2. A method as claimed in claim 1 wherein the step of comparing said comparison values and said characteristic value comprises:

forming a first set of normalized correlation coefficients from each of said comparison values and forming a second set of normalized correlation coefficients from said measured values as said characteristic value;

correlating each of said first sets with said second set of correlation coefficients to identify correlation coefficients in a first set having a highest correlation with correlation coefficients in said second set; and

using said correlation coefficients in said first set having the highest correlation with correlation coefficients in the second set as said comparison values having the highest similarity to said characteristic value.

3. A method as claimed in claim 1 wherein the step of generating said characteristic value from said measured values comprises generating a characteristic value identifying the QRS complex of said subject from said body surface potentials, and wherein the step of generating said comparison values comprises generating comparison values respectively representing a modeled QRS complex from said heart model embedded in said thorax model.

4. A method as claimed in claim 1 wherein the step of generating said characteristic values comprises generating a characteristic value reproducing a chronological curve of said body surface potentials at the respective measuring points.

5. A method as claimed in claim 4, comprising the further steps of:

selecting successive discrete values of said chronological curve of said body surface potentials at the respective measuring points and forming a measured value vector therefrom;

generating a plurality of comparison vectors respectively for each known position of heart activity from said heart model embedded in said thorax model;

comparing said measured value vector to each comparison vector by forming a plurality of scalar products respectively of said measured value vector and each comparison vector;

identifying a highest scalar product of said plurality of scalar products and identifying the position of the heart activity associated with the comparison vector which produced said highest scalar product; and

using the position of the activity associated with said comparison vector which produced the highest scalar product as said side of origination of said heart activity which produced said body surface potentials.
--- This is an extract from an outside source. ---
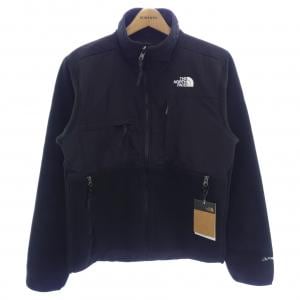 ザノースフェイス THE NORTH FACE ブルゾン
6. A method as claimed in claim 1 comprising the further steps of:

generating a chronological curve of modeled comparison surface potentials from heart activity in said heart model embedded in said thorax model and identifying successive discrete values of said chronological curve of modeled comparison surface potentials;

extracting eigenvectors from said discrete values of said time curve of modeled comparison surface potentials;

generating a chronological curve of said body surface potentials measured at the respective measuring points and identifying successive discrete values of said chronological curve of said body surface potentials;

conducting a spectral decomposition of said discrete values of said chronological curve of said body surface potentials to obtain a plurality of measured development coefficients;

conducting a spectral decomposition of said discrete values of said chronological curve of said comparison surface potentials to obtain a plurality of comparison expansion coefficients; and

comparing said expansion coefficients associated with the measurement signal and comparison expansion coefficients end identifying comparison expansion coefficients having a greatest similarity to said expansion coefficients associated with the measurement signal and using the known position of the modeled position surface potentials which produced said comparison expansion coefficients having the highest similarity to said expansion coefficient associated with the measurement signal as the site of origin of said heart activity which produced said body surface potentials.